Parents, whether they are religious or nonreligious, believe it’s important to teach their children right from wrong. As the number of nonreligious Americans grows, it is essential for families to have resources outside of the church to teach their children morals and values.
Here are a few tips and online resources for parents who choose to raise their children without religious doctrine:
Best practices
In the book Raising Freethinkers: A Practical Guide for Parenting Beyond Belief, Dale McGowan recommends that nonreligious parents use the below list as a "Best Practices" model. Here are a few of his suggestions:
- Encourage ever-wider circles of empathy by encouraging children to look beyond things like race and nationalism
- Encourage active moral development by understanding the reasons to be and do good.

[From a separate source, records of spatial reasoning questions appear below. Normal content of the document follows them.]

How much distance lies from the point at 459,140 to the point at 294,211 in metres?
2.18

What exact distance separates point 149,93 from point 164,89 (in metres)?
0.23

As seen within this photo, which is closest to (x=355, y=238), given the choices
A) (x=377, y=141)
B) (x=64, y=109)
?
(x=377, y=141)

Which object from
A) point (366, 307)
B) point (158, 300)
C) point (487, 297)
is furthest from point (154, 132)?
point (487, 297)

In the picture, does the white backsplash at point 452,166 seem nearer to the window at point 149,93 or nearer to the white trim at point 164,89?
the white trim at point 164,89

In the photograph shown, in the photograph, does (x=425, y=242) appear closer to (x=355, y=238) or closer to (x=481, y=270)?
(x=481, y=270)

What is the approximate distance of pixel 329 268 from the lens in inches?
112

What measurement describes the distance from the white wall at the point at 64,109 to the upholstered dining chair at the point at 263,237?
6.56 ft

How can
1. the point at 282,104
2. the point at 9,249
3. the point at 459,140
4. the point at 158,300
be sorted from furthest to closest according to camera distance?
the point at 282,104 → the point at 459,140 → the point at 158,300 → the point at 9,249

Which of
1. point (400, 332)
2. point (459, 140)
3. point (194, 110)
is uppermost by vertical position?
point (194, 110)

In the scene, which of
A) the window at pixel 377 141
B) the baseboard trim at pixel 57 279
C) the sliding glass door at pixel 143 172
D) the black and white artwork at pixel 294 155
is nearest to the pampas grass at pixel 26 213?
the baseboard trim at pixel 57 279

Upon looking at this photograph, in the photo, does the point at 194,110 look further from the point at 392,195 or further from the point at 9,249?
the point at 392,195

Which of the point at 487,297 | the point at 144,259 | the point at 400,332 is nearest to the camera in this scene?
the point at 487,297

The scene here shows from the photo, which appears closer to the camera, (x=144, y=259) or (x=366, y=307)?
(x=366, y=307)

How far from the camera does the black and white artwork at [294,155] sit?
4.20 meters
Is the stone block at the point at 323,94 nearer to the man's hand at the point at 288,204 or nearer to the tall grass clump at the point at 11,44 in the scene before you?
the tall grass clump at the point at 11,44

- Promote ravenous curiosity.
- Teach children engaged coexistence religion.
- Encourage religious literacy.
- Leave kids unlabeled by not referring to them as "Christian or "atheist," for instance.
- Make death natural and familiar.
- Invite the questioning of authority.
- Normalize disbelief.
Online
- The Unitarian Universalist Association represents 1,000 congregations, including 25 in Michigan.
- The Society for Humanistic Judaism movement has grown to include 135 communities in North America since its founding in 1963.
- The parenting site of the Institute for Humanist Studies explores secular families’ challenges and responses.
- The Secular Parent dishes the works on the issues, famous freethinkers and more.